Mumbai: A sharp increase in India’s weight in global indices, such as MSCI and FTSE, driven by the outperformance of Indian markets and the Fed’s rate cut in mid-September, prompted overseas investors to pump money into India in the September quarter. Foreign portfolio investors infused over ₹86,000 crore in July-September, the highest in 15 quarters. In the December quarter of 2020, these investors invested about ₹1.43 lakh crore in Indian stocks.
Flows from foreign funds into Indian equities were moderate in the first-half of 2024 on concerns over rich valuations and tight monetary policy in the US. With the dollar weakening following the rate cut in the US and India’s weight on global indices increasing, foreigners have increased their local holdings.

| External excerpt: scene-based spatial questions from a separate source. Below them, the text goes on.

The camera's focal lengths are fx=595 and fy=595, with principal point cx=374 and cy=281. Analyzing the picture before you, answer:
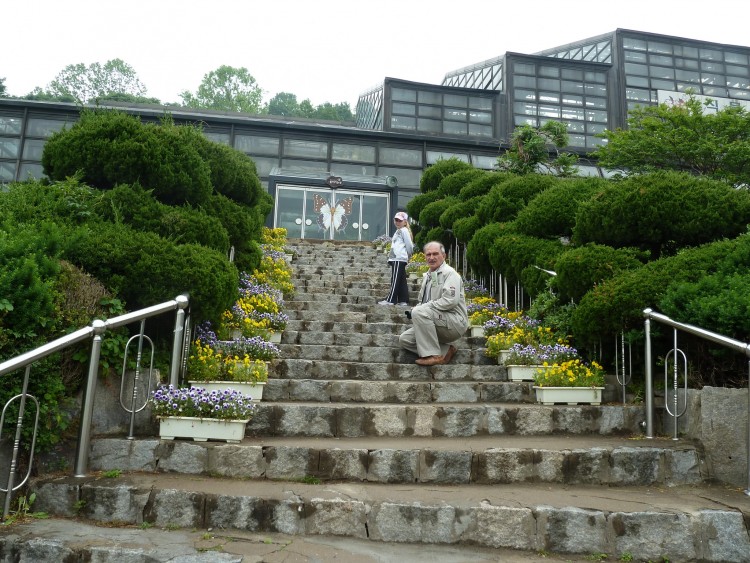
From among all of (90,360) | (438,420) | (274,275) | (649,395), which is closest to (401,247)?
(274,275)

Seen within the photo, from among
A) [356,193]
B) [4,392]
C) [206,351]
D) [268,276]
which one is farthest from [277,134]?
[4,392]

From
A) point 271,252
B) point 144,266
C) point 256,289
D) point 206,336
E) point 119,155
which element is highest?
point 271,252

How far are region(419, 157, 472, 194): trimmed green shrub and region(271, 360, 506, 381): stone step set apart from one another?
10.0 m

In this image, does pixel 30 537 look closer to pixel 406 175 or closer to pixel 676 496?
pixel 676 496

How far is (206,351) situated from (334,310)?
138 inches

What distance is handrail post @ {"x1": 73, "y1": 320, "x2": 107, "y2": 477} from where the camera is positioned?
410cm

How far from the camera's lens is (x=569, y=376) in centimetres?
566

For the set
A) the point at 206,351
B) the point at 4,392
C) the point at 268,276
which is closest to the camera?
the point at 4,392

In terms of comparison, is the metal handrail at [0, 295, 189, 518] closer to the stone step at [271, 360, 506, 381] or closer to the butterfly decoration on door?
the stone step at [271, 360, 506, 381]

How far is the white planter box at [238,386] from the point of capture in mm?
5445

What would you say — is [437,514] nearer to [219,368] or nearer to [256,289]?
[219,368]

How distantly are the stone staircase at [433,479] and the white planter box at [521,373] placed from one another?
14.9 inches

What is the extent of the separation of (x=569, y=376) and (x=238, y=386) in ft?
10.2

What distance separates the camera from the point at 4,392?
3.93m
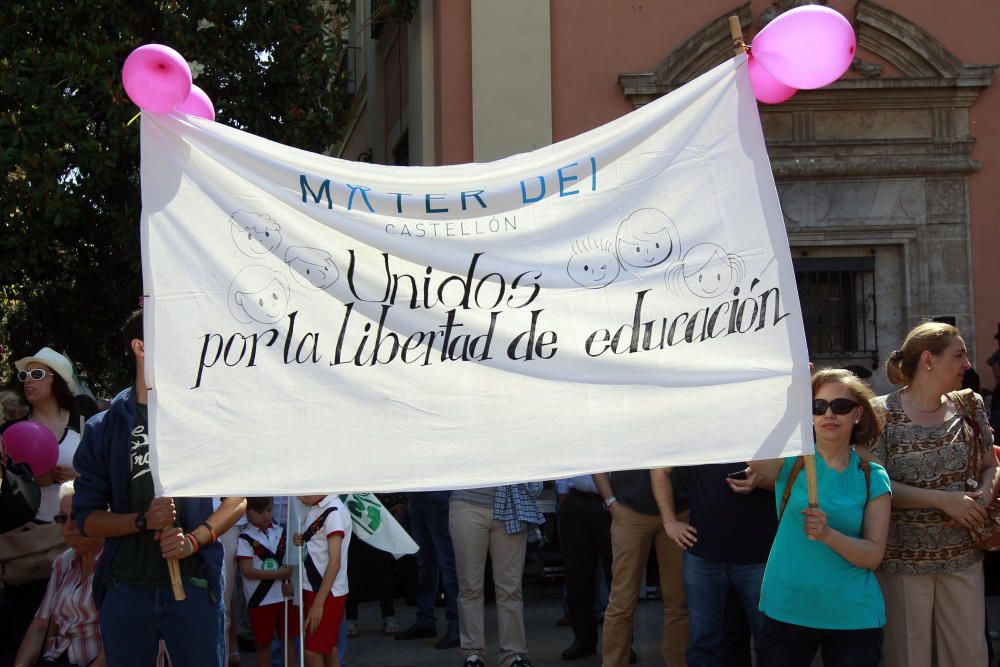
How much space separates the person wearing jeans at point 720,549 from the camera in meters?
6.46

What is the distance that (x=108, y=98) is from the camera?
41.3ft

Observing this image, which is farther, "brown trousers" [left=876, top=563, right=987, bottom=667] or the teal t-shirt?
"brown trousers" [left=876, top=563, right=987, bottom=667]

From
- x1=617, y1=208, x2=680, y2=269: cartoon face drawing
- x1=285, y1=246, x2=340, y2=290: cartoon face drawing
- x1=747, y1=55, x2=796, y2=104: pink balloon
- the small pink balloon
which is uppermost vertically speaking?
x1=747, y1=55, x2=796, y2=104: pink balloon

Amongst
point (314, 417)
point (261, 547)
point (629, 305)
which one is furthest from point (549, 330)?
point (261, 547)

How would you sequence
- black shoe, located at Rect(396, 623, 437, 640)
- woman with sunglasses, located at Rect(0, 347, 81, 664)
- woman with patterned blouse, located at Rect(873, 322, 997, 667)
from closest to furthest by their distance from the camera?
woman with patterned blouse, located at Rect(873, 322, 997, 667) → woman with sunglasses, located at Rect(0, 347, 81, 664) → black shoe, located at Rect(396, 623, 437, 640)

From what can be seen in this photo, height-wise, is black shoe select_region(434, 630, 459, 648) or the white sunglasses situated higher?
the white sunglasses

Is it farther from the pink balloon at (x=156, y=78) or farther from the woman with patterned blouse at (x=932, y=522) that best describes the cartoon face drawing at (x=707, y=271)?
the pink balloon at (x=156, y=78)

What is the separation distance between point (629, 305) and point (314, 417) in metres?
1.26

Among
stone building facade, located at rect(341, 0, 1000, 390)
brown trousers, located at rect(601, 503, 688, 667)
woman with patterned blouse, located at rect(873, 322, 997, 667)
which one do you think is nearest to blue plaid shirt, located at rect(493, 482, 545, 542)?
brown trousers, located at rect(601, 503, 688, 667)

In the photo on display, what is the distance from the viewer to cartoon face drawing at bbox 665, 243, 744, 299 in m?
4.91

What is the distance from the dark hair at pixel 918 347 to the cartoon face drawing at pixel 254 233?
300 cm

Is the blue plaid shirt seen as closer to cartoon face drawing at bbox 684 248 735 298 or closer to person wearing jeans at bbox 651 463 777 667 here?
person wearing jeans at bbox 651 463 777 667

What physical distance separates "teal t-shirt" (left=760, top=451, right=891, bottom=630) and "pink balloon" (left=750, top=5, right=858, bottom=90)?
5.15 ft

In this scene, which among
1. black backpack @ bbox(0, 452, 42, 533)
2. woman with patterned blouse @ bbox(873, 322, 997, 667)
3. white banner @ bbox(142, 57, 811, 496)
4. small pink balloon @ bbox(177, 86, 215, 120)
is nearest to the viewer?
white banner @ bbox(142, 57, 811, 496)
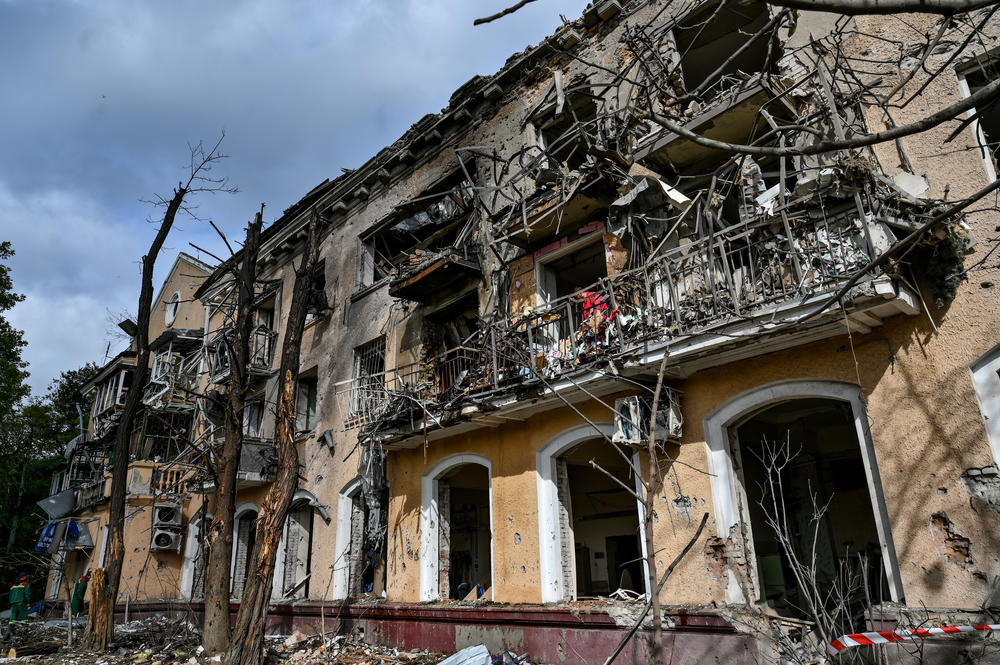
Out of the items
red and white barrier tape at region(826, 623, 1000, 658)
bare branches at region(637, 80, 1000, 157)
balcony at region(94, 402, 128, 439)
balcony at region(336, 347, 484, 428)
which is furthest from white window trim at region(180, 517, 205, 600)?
bare branches at region(637, 80, 1000, 157)

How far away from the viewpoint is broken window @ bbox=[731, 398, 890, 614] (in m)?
10.8

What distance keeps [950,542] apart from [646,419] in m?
3.48

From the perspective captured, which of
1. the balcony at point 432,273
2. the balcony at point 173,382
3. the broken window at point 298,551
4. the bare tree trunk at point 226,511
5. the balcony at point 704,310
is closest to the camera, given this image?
the balcony at point 704,310

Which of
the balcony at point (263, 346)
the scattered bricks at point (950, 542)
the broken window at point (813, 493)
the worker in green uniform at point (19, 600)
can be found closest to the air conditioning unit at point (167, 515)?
the worker in green uniform at point (19, 600)

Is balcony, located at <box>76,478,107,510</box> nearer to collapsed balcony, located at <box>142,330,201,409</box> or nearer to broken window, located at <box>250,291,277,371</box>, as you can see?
collapsed balcony, located at <box>142,330,201,409</box>

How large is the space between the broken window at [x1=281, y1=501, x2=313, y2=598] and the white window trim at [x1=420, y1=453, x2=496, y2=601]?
3.86m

The MSCI India index has gained 26% this year, compared to a 13% gain in the MSCI Emerging Market index during this period. This outperformance has led to more Indian companies being added to both the MSCI EM and MSCI IMI indices while the weights of underperforming Chinese stocks have been reduced. In the widely-followed MSCI Emerging Market index, India’s weight has increased to 20.7%, compared to China’s 23.74%.
Foreigners have also been active in India’s primary market including IPOs. In 2024, FPIs invested over ₹65,000 crore in the primary market compared to ₹33,000 crore in the secondary market.